WHAT IS BEING ASKED
Extend the blog post reviewing progress on a "30 things before 30" list, beginning directly after its last line.

DOCUMENT SEGMENT
A couple of weeks ago I turned twenty-eight. TWENTY-EIGHT. Oh, you already knew? You heard my screams from across the other side of the internet?
Just joking. I'm totally fine with the new and varied ways my knees crack when I sit down, and couldn't be more relaxed about how much hair I'm now sprouting from both ears. Plus, this means I still have two whole years to finish that 30 things before 30 list I did 12 months ago.
Shall we check in and see how I'm getting on?
Purchase a Dyson vacuum cleaner. Booyah! Purchase a KitchenAid. Yeah! Go, my wallet.
- Purchase a tailored suit so I can attend weddings looking like an adult male rather than an unusually hairy child who’s broken into his father’s wardrobe.
- Purchase an apricot labradoodle named Scrumpy.
Sort out somekind of pension. I am half scoring out this one because I sat down with a financial advisor, downloaded the application form, and just haven't sent it off yet. Wooo me. I am the greatest.
- Begin saving money with a view to eventually purchase a first property (we’re probably looking at sometime nearer my 60th birthday for that). 70 is now looking more realistic, thanks London.
- Finish the first, partially written novel that’s been floating around in my head and various notebooks for over TEN YEARS GODDAMMIT. This is still definitely going to happen. I cannot even begin to tell you how many writing apps I've bought and not yet tried out.
- Learn how to consistently poach eggs. These days I prefer scrambled, so...
- Learn how to talk knowledgably about wine in polite company. I went to a wine tasting in April but emerged with only the beginnings of a hangover and not even the merest drop of new-found wine wisdom. What more can I do, readers??! I tried.
- Learn some rudimentary French so I can order bread and cheese in Paris without embarrassing myself.
- Earn some £££ from words what I myself have written.
- Consistently maintain this blog for three years – and with posts, rather than pointless, obsessive template tweaks. One year down, two to go. 108 posts of thrilling online 'content' can't be wrong.

GIVEN MATERIAL
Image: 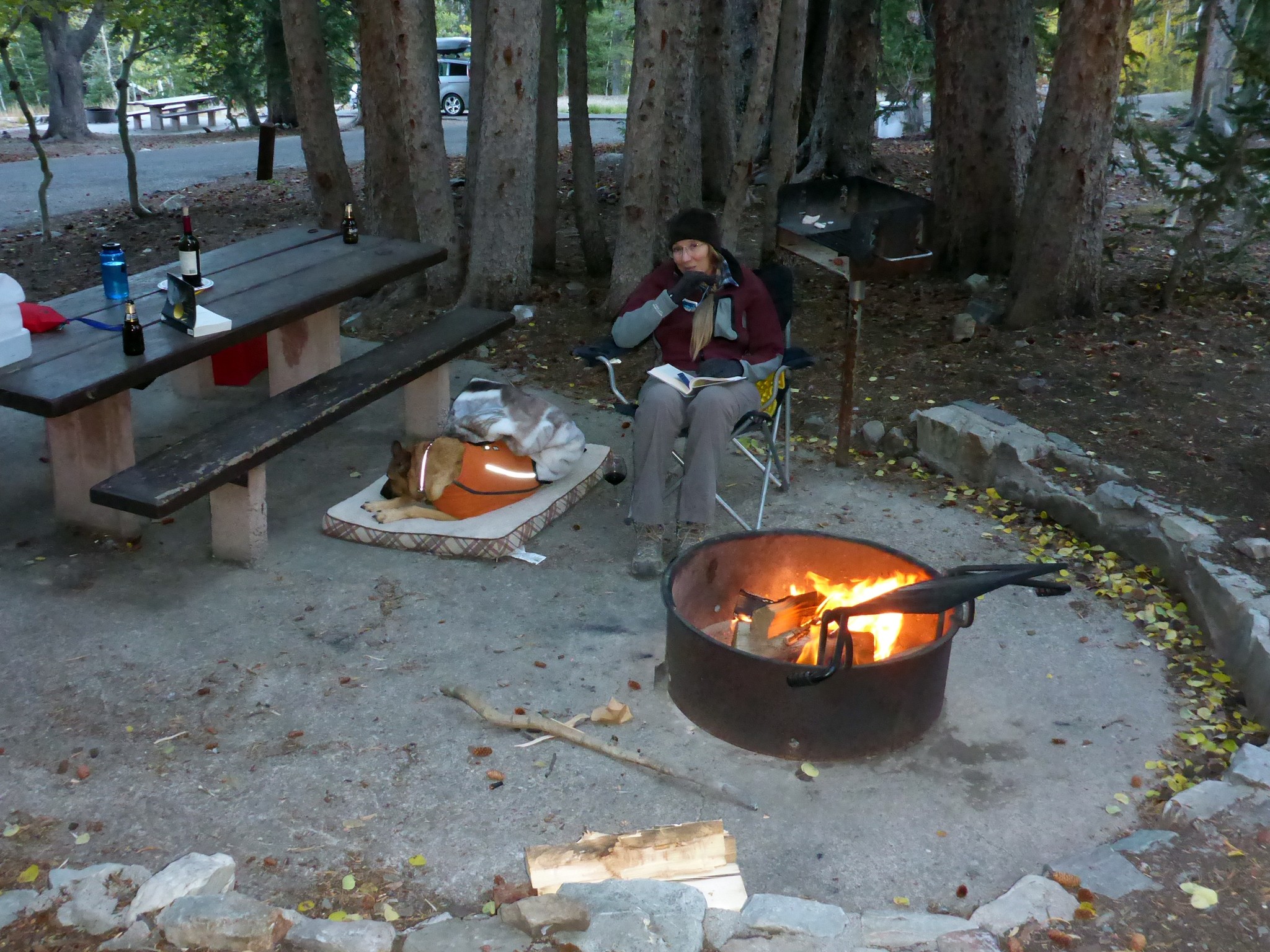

WRITTEN ANSWER
- Either accept myself as someone who just has two chins, or find a sustainable way to return to a weight of 70kg that doesn’t involve wanting to kill myself and all my loved ones. So the good news is I haven't gained weight. Odd, given the number of cheesecakes I've been eating.
- Give up my can-a-day addiction to Diet Coke. Lols.
- Give up the internet one day each week. Double lols.
Find myself a London dentist. VICTORY!
- Do Glastonbury for the first and last time.
- Do a marathon for the first and last time.
- Knit a hat.
- Visit one of the continents I’ve not been to yet (ie. not Europe or North America).
- Drink cocktails in New York to make up for that time I went for my 21st birthday but was still actually only 20.
- Complete Final Fantasy VII, some 20 years after I first started playing it. An iOS version is allegedly on the way this summer so, again, this is Definitely Going to Happen.
- Decide once and for all whether or not to get a tattoo. If not, spend the money on a life-supply of temporary transfers instead. Sam Smith got the anchor I was um-ing and ah-ing over so it's back to the drawing board with this one I'm afraid.
- Go Skiing.
- Create a viable sourdough starter (ie. one without mould) and perfect the art of breadmaking (ie. not burning down the flat). I tried last month and it went mouldy again
- Read the 65 and a half books on this list I haven’t got round to yet. I watched the film version of Bridget Jones' Diary last night, by my calculations that brings this down to 64.5.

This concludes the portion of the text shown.